___ Source extract

Congress’s Corruption And Ours

This article is from the archive of The New York Sun before the launch of its new website in 2022. The Sun has neither altered nor updated such articles but will seek to correct any errors, mis-categorizations or other problems introduced during transfer.

The New York Sun

There was creeping dismay about Congress before the Abramoff indictment. Government spending was out of hand, the president’s refusal to exercise the veto began to seem almost as if he were bound by a secret oath, supplementary spending bills began to sound as though written for “Saturday Night Live.” There is national disgust, but it is never quite clear whether this can be transformed into effective action for reform. There are many ideas floating about on measures that might be taken.


It was back in the early ’70s that national attention was given to reforms focusing on money in the area of campaign financing. Efforts were made to reason in terms of gross dollars spent. If the spending of money by individual candidates was an invitation to corruption, why – regulate the amounts spent!

______

Work item A
List the developments that the opening paragraph of the article on congressional corruption cites as sources of dismay about Congress before the Abramoff indictment.
Work item B
Carry the article on congressional corruption forward from its final sentence.
The rows after this point can be ignored.

___ Extracted records

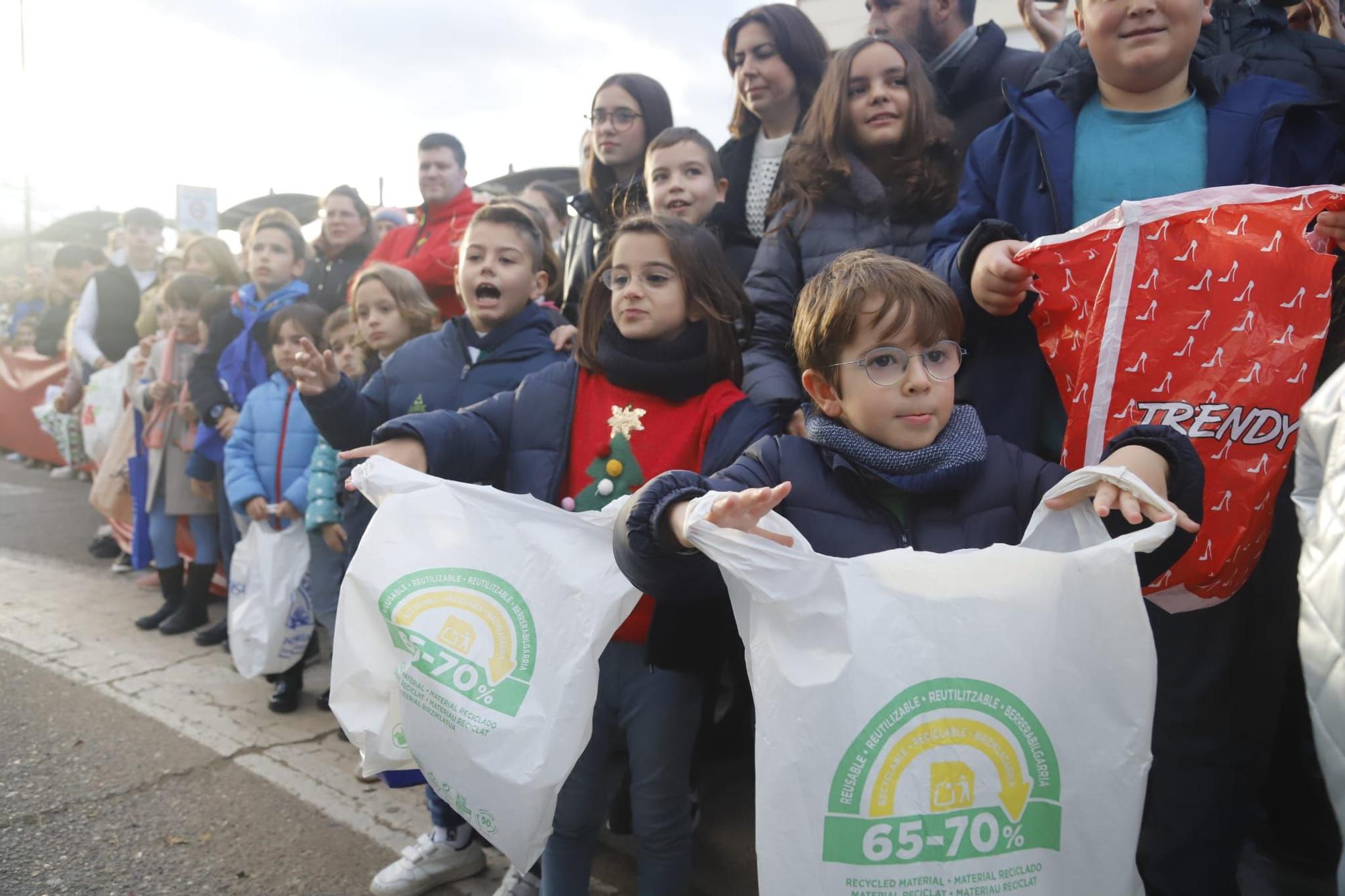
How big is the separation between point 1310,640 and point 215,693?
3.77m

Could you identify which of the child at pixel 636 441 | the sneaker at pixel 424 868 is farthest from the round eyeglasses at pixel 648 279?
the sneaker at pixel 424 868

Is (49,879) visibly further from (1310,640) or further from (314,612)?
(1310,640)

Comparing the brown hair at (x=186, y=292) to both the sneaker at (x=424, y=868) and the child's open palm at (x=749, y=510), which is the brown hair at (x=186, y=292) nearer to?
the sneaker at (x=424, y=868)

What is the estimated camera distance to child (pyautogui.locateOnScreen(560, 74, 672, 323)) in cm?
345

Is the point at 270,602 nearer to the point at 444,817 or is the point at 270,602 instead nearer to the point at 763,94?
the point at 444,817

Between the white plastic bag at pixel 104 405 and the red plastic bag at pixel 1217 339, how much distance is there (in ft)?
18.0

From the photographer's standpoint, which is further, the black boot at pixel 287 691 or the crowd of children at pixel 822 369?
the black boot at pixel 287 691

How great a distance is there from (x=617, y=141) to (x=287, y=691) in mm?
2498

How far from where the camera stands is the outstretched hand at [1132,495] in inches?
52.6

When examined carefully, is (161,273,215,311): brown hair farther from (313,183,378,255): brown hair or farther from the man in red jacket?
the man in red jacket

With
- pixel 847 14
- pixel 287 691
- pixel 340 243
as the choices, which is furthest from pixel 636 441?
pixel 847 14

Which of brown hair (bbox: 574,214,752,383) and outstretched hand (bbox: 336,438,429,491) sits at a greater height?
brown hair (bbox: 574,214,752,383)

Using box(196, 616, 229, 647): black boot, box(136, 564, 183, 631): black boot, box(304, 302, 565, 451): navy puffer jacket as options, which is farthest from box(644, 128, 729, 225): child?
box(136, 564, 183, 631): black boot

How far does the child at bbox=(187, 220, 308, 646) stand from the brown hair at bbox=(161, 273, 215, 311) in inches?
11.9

______

Expected output A
- Government spending was out of hand.
- The president refused to exercise the veto.
- Supplementary spending bills began to sound as though written for "Saturday Night Live."

Expected output B
The money-quantity approach to reducing campaign spending ran into two problems, one of them constitutional. The Supreme Court ruled that federal election expense limits could be set, inasmuch as the government had a legitimate interest in protecting an appearance of integrity in electoral proceedings. But to limit what an individual could spend in promoting himself as a candidate, or in promoting his cause, would be an incursion on First Amendment rights and, as such, unconstitutional.


During the disputes of that period, two voices sounded weightily. Milton Friedman argued mostly on the question of personal rights. If individuals wished to make contributions to political candidates reflecting intense enthusiasm for them or for their causes, what to do? Answer: Follow the first rule of a libertarian society, and let them do what they want to do.


The columnist George Will argued with devastating effect that there was no purpose in electoral reform that sought to reduce moneys spent for the simple reason that contributors will find ways to contribute, and politicians will find ways to spend. All that can be done, argued Mr. Will, is to insist that money traffic be disclosed, so that the broader constituency can decide for itself whether the courtship of a candidate or a cause has become smelly.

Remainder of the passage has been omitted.